One hundred and seventy feet, 22,000 pounds per blade, three blades per wind turbine, that’s a lot of blade waste after their life has been lived.
What to do with the wind turbine blades when they are no longer capable of functioning efficiently is a hot topic, given that harnessing wind energy is still a relatively new technology. Several researchers are working on ways to recycle the materials so that the blades can stay out of landfills. WBUR interviews Karl Englund, a professor at WA State University, one of the researchers on the task. Englund points out that the larger wind farms throughout Texas, Oklahoma, Washington and California started in 2005-2007. The average lifespan of a blade is about 18 years, and so the first generation of blades are soon to be a problem for wind farms. England says that with companies trying to make even bigger blades, some reaching up to 180 feet, the costs to dump a blade into a landfill are exorbitant, and some landfills even flat out reject blade disposal. In Europe, most landfills do not accept blades.
The concern with this is noted in a research paper by global wind-service provider, DEWI, and quoted again in an abstract published by Cambridge University and posted on the European Wind Energy Association website: “Every kilowatt of wind power requires 10-kg WT blade materials, so predicted there will be nearly 50,000 tons of blade waste in 2020 rising to 200,000 tons in 2034. Currently, most waste is sent to landfill, which is not an environmentally desirable solution.” (Albers 2009) Following a study commissioned by Scottish Natural Heritage in 2013, they forecast a much higher number, predicting that 225,000 tons of rotor-blade material globally would need disposing of each year. So where will all this waste go then?
First let’s break it down (literally). According to Wind Power Engineering, “Most turbine blades are made from composites, materials joined for their complementary properties. Today’s wind-turbine blades are usually made of a glass or carbon fiber reinforcement in a polymer matrix. The composite is designed for optimal aerodynamic performance and lightweight durability. It is not designed for recyclability.”
However recycle is exactly what Professor Englund is trying to do. He explains that the blades are a mixture of glass fiber and wood, two materials which can be used for secondary products such as panels for the auto industry, fluorine industry, and fire retardants. Under Englund’s guidance WSU is currently working with Seattle-based Global Fiberglass Solutions (GFS) to recycle and manufacture composite fiberglass material from decommissioned blades.

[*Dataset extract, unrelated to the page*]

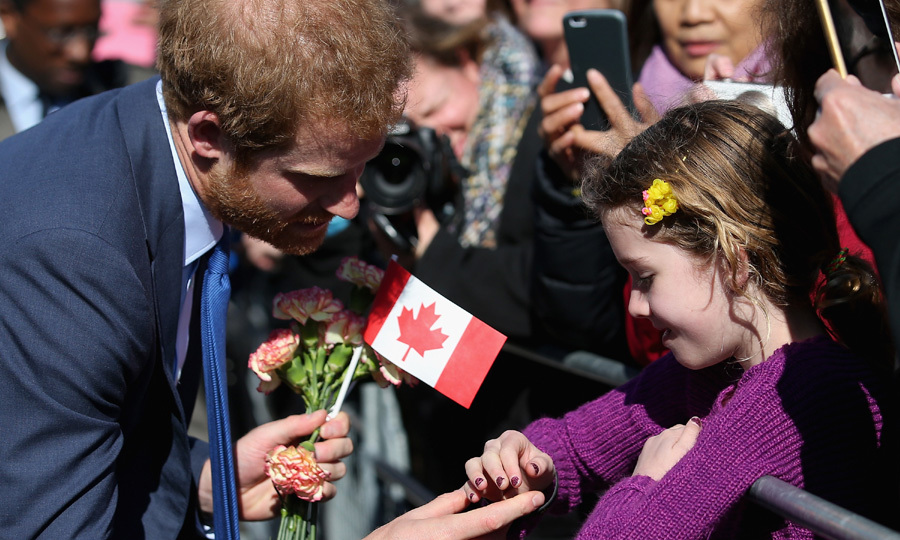 Prince Harry adorably checks out a young girl's manicure during a public meet-and-greet in Toronto.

According to Englund, fancy thermal or chemical treatments will only raise the cost of recycling. “If you’re going to use a bunch of chemicals or energy to make a product, it’s not going to be worth it,’’ he said in a news article on WSU’s website. “Any added energy, labor, and chemicals will significantly add costs to a material that is already considered a waste product.’’ GFS cut down turbine blades into palm-size pieces that WSU researchers refined and processed into new composite materials. After testing, the WSU team found that the materials held up well compared to many wood composites. A finished product from the recycled blades could have a variety of applications, from floor tiles to plastic road barriers.

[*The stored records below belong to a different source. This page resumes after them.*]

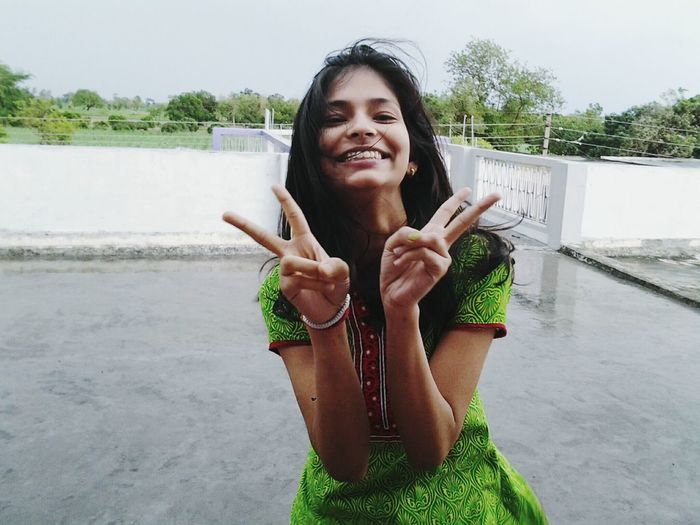 Portrait of cheerful young woman gesturing peace sign while standing on terrace
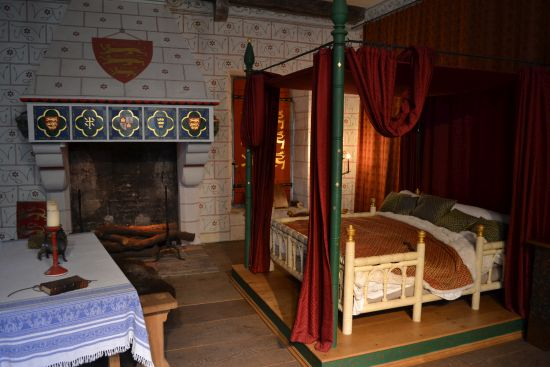 Medieval Bedroom With Bed And Wooden Bench Along With Table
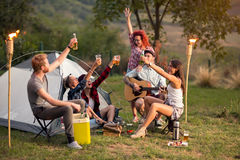 Jeunes hommes et femmes grillant avec de la bière sur le coucher du soleil en nature Photo stock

BRIO, which belongs to the European LIFE+ programme, is another initiative that aims to create a new sustainable system to manage and recycle wind turbine blades. The long fibre recovered will be re-used to reinforce prefabricated concrete components, while the remaining blade material with insulating properties will be used in cores in multi-layer panels for construction purposes.
Currently, Germany maintains the world’s only industrial-scale factory for reprocessing turbine blades. Much like the researchers at WSU, this facility chops old blades up into chunks but then shreds and hammers them into fragments which are mixed in with other wet waste material and used as fuel at a cement-making factory.
In other uses, retired blades have also been re-conditioned for second-hand use into smaller community turbines, as well as for urban architecture and art.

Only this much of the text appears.